What the task asks:
Reproduce word for word the lines between the one containing "What distance away" and the last line of the records, inclusive.
★ ★ ★
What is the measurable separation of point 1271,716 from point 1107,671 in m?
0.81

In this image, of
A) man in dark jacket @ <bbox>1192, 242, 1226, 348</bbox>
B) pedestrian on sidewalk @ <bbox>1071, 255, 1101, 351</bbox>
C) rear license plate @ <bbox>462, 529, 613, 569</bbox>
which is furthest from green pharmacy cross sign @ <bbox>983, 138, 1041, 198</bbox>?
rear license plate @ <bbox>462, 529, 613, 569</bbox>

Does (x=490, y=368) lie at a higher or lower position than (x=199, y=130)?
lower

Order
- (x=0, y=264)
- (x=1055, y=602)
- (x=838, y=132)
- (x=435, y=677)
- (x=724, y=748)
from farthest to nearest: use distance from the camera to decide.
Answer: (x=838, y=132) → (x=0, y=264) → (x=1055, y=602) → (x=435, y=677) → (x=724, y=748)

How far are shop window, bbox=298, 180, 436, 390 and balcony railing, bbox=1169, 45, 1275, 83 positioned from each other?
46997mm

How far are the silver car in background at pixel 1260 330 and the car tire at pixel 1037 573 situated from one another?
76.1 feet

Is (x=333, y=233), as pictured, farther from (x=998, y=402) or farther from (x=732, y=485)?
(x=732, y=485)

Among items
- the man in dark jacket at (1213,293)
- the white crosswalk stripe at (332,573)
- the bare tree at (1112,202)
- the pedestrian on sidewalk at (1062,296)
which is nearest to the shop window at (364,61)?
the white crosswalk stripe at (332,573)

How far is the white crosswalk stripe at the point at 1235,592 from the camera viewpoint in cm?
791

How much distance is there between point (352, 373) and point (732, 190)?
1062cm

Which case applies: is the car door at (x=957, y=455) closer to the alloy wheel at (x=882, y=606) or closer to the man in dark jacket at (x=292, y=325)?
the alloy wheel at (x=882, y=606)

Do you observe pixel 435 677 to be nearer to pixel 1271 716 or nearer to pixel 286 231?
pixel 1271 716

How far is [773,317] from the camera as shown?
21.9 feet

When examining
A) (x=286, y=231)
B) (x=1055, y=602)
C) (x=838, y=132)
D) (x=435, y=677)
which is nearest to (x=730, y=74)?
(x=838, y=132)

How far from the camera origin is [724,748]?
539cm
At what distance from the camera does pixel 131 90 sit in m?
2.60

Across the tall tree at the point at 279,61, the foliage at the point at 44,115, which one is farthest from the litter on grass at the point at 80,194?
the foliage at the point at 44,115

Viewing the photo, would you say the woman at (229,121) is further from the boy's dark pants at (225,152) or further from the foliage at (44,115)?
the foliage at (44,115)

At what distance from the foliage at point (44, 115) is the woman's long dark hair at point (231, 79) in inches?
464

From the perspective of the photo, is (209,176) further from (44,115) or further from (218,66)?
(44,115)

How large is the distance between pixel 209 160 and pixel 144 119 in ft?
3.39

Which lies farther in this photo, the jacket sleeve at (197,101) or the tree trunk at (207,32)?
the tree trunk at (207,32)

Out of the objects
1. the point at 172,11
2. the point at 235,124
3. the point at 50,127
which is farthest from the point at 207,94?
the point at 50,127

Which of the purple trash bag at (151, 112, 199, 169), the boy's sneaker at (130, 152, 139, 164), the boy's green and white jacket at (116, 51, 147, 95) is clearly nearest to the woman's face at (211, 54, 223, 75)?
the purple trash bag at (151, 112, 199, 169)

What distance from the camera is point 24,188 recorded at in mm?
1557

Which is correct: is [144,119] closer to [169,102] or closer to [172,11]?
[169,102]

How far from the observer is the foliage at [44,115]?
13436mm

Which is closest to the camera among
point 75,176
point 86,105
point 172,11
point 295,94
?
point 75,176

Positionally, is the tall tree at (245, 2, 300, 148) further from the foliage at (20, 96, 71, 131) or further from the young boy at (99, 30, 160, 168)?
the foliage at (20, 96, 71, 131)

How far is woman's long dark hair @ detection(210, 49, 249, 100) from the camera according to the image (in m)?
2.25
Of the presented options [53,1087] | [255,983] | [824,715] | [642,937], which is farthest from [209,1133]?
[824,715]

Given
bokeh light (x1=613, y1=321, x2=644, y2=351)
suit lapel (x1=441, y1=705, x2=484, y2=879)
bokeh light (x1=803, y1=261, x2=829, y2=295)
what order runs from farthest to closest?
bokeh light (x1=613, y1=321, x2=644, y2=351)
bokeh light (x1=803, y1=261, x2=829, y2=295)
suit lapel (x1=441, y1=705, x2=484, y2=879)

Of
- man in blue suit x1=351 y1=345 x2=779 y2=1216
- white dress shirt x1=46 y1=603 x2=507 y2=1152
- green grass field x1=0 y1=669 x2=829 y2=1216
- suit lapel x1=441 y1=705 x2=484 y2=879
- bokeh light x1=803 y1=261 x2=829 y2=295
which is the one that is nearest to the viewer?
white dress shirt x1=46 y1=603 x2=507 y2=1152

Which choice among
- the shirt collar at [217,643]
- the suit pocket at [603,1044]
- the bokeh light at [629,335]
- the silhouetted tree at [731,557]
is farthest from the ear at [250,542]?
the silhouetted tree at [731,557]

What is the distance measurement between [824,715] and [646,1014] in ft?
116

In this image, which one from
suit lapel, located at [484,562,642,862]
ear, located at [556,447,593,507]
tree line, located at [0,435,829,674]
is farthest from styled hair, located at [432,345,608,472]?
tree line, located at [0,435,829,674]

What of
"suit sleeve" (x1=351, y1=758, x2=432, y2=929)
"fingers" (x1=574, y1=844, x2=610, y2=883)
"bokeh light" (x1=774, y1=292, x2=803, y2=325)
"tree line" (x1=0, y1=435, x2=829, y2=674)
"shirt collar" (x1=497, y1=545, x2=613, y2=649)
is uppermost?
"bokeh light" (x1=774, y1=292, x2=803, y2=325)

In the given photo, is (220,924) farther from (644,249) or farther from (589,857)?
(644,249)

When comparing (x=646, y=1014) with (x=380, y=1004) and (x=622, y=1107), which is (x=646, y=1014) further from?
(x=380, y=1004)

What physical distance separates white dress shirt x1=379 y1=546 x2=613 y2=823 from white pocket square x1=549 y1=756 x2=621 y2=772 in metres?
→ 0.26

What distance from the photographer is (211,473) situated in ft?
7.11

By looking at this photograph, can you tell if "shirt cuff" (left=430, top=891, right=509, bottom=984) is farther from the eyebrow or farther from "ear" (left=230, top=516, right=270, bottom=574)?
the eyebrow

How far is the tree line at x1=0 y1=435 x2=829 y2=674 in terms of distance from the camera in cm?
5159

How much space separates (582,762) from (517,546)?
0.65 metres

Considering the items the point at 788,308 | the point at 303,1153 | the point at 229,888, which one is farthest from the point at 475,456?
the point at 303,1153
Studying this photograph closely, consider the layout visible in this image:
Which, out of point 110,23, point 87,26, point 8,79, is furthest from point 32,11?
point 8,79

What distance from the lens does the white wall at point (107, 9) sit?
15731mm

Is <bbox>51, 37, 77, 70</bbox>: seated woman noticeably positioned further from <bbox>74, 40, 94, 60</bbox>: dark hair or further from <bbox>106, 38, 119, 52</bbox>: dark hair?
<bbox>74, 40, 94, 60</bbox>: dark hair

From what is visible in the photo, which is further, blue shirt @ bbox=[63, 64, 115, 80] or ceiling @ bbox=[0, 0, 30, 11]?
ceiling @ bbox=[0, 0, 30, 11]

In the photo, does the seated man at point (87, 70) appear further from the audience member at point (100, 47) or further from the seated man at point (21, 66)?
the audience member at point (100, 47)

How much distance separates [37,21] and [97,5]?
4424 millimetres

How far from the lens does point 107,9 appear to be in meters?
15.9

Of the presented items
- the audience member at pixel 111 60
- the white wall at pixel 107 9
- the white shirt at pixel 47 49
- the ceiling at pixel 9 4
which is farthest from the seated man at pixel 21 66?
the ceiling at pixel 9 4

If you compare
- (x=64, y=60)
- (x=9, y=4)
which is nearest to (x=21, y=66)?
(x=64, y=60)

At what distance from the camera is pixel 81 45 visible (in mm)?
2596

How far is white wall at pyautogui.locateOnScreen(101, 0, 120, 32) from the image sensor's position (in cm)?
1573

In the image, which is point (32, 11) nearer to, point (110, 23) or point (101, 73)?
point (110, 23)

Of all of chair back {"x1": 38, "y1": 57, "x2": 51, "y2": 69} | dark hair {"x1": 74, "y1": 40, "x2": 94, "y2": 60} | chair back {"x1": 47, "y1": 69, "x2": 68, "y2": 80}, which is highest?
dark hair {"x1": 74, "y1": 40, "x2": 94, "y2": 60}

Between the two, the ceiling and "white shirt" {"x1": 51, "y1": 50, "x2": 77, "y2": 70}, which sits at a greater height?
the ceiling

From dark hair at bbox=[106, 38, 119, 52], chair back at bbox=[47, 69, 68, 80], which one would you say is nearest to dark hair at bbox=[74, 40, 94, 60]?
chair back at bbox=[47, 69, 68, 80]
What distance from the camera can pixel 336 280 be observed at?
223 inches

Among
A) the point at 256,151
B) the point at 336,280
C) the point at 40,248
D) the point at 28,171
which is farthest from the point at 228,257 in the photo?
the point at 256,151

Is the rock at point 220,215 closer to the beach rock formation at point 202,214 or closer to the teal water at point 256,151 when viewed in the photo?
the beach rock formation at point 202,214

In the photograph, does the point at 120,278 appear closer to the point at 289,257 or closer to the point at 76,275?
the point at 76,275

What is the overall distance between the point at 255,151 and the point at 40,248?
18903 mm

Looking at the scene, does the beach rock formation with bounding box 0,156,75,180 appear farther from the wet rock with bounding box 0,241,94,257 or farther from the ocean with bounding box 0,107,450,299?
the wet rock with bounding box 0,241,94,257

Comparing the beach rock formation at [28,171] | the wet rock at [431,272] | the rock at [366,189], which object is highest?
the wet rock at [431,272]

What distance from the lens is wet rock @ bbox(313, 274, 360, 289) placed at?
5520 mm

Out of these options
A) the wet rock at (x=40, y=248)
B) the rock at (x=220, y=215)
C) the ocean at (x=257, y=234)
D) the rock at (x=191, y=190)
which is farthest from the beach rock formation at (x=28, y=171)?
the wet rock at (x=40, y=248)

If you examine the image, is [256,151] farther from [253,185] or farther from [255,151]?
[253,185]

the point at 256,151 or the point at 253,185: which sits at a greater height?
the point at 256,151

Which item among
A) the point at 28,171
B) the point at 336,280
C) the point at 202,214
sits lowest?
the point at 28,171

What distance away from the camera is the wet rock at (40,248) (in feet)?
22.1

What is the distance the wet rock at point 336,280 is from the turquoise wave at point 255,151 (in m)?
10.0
★ ★ ★
Answer to the task:
What distance away from the camera is the wet rock at (40,248) (in feet)?
22.1

What is the distance the wet rock at point 336,280 is from the turquoise wave at point 255,151 (in m)?
10.0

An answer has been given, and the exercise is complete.